[Job]: Convert the records below into a JSON list of strings, with one string for each line and no entries for blank lines.

Rows of spatial question data:
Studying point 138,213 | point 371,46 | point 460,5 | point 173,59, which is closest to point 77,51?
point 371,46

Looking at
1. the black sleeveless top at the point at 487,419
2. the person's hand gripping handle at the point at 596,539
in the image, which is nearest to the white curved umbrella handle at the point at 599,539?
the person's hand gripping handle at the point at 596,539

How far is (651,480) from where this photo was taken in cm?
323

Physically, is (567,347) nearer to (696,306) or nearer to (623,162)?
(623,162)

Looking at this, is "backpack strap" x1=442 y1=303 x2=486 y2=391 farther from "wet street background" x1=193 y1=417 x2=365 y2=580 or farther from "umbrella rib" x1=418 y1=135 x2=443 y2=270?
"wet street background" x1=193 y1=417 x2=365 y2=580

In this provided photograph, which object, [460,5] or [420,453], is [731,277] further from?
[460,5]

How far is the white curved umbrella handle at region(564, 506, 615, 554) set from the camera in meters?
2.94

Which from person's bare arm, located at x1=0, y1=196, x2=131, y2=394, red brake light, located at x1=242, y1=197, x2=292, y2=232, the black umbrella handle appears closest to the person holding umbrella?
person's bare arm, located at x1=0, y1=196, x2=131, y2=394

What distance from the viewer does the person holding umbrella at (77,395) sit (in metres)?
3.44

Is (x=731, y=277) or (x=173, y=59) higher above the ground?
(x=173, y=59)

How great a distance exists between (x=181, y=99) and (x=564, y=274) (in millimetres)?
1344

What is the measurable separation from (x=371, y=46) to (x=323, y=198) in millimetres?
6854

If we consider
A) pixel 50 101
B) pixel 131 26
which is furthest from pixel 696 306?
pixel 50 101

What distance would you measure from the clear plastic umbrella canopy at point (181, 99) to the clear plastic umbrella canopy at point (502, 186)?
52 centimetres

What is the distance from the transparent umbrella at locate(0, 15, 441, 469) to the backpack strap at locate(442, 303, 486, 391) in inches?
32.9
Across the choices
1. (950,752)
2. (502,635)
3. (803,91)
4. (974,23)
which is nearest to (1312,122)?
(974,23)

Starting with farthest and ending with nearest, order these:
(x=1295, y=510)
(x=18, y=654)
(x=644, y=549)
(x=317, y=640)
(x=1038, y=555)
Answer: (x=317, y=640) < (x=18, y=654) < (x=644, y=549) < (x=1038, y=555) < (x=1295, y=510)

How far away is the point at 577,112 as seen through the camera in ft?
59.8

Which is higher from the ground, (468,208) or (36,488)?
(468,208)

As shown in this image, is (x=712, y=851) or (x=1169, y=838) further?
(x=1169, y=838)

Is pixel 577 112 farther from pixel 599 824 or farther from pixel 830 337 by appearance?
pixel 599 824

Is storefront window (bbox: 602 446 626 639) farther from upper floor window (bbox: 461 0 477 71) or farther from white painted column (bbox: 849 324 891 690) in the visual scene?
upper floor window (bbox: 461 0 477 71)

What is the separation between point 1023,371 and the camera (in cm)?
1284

[The output]:
[
  "Studying point 138,213 | point 371,46 | point 460,5 | point 173,59, which is closest to point 77,51?",
  "point 371,46",
  "Looking at",
  "1. the black sleeveless top at the point at 487,419",
  "2. the person's hand gripping handle at the point at 596,539",
  "in the image, which is nearest to the white curved umbrella handle at the point at 599,539?",
  "the person's hand gripping handle at the point at 596,539",
  "How far is (651,480) from where this photo was taken in cm?",
  "323",
  "Physically, is (567,347) nearer to (696,306) or nearer to (623,162)?",
  "(623,162)",
  "Looking at this, is \"backpack strap\" x1=442 y1=303 x2=486 y2=391 farther from \"wet street background\" x1=193 y1=417 x2=365 y2=580 or farther from \"umbrella rib\" x1=418 y1=135 x2=443 y2=270?",
  "\"wet street background\" x1=193 y1=417 x2=365 y2=580",
  "In this provided photograph, which object, [460,5] or [420,453], is [731,277] further from?",
  "[460,5]",
  "How far is the white curved umbrella handle at region(564, 506, 615, 554) set from the camera in meters?",
  "2.94",
  "Which from person's bare arm, located at x1=0, y1=196, x2=131, y2=394, red brake light, located at x1=242, y1=197, x2=292, y2=232, the black umbrella handle appears closest to the person holding umbrella?",
  "person's bare arm, located at x1=0, y1=196, x2=131, y2=394",
  "What distance from the viewer does the person holding umbrella at (77,395) sit (in metres)?",
  "3.44",
  "Is (x=731, y=277) or (x=173, y=59) higher above the ground?",
  "(x=173, y=59)",
  "How great a distance exists between (x=181, y=99) and (x=564, y=274) (in millimetres)?",
  "1344",
  "What is the measurable separation from (x=371, y=46) to (x=323, y=198) in millimetres?",
  "6854",
  "If we consider",
  "A) pixel 50 101",
  "B) pixel 131 26",
  "which is furthest from pixel 696 306?",
  "pixel 50 101",
  "What distance would you measure from the clear plastic umbrella canopy at point (181, 99) to the clear plastic umbrella canopy at point (502, 186)?",
  "52 centimetres",
  "What is the distance from the transparent umbrella at locate(0, 15, 441, 469) to the backpack strap at locate(442, 303, 486, 391) in inches?",
  "32.9",
  "Across the choices",
  "1. (950,752)",
  "2. (502,635)",
  "3. (803,91)",
  "4. (974,23)",
  "which is nearest to (1312,122)?",
  "(974,23)",
  "Starting with farthest and ending with nearest, order these:",
  "(x=1295, y=510)",
  "(x=18, y=654)",
  "(x=644, y=549)",
  "(x=317, y=640)",
  "(x=1038, y=555)",
  "Answer: (x=317, y=640) < (x=18, y=654) < (x=644, y=549) < (x=1038, y=555) < (x=1295, y=510)",
  "How far away is the point at 577,112 as seen through the camera in ft?",
  "59.8",
  "Which is higher from the ground, (468,208) or (36,488)?",
  "(468,208)",
  "As shown in this image, is (x=712, y=851) or (x=1169, y=838) further?",
  "(x=1169, y=838)",
  "Is pixel 577 112 farther from pixel 599 824 or farther from pixel 830 337 by appearance?",
  "pixel 599 824",
  "Is storefront window (bbox: 602 446 626 639) farther from upper floor window (bbox: 461 0 477 71) or farther from white painted column (bbox: 849 324 891 690) in the visual scene?",
  "upper floor window (bbox: 461 0 477 71)",
  "What is the separation between point 1023,371 and the camera (in cm)?",
  "1284"
]